#### [PROMPT]
Give again, word for word, each line below starting at the one that contains "United States, site sanjuan_2014_Unit21_Ivan121." and ending at the one that contains "scientific name: Mus".

#### [SOURCE RECORDS]
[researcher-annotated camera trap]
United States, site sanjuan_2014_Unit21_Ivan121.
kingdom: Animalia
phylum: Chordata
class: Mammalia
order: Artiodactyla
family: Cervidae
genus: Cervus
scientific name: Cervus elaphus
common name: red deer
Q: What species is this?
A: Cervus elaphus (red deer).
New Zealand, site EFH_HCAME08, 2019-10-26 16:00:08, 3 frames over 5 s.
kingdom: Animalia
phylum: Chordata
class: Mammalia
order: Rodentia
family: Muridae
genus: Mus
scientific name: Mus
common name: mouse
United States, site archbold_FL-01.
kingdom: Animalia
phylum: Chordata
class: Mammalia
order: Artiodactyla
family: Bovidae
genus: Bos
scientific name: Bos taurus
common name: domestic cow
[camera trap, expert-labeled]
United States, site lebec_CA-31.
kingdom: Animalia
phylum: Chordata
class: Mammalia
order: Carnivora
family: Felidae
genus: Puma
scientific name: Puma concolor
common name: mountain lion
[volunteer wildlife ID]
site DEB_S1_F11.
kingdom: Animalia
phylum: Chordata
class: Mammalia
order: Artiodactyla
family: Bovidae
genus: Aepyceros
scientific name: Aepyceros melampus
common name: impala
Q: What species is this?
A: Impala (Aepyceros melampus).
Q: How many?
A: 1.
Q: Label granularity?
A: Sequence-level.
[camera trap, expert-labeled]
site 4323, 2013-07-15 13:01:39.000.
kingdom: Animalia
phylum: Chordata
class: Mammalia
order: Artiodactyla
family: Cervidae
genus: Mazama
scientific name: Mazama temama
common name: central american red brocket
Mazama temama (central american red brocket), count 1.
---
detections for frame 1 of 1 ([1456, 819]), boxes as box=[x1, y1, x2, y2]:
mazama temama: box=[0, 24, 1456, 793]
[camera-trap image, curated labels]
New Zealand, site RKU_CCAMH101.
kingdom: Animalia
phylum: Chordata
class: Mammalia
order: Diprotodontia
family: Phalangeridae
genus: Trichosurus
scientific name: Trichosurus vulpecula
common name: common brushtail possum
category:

#### [EXERCISE OUTPUT]
United States, site sanjuan_2014_Unit21_Ivan121.
kingdom: Animalia
phylum: Chordata
class: Mammalia
order: Artiodactyla
family: Cervidae
genus: Cervus
scientific name: Cervus elaphus
common name: red deer
Q: What species is this?
A: Cervus elaphus (red deer).
New Zealand, site EFH_HCAME08, 2019-10-26 16:00:08, 3 frames over 5 s.
kingdom: Animalia
phylum: Chordata
class: Mammalia
order: Rodentia
family: Muridae
genus: Mus
scientific name: Mus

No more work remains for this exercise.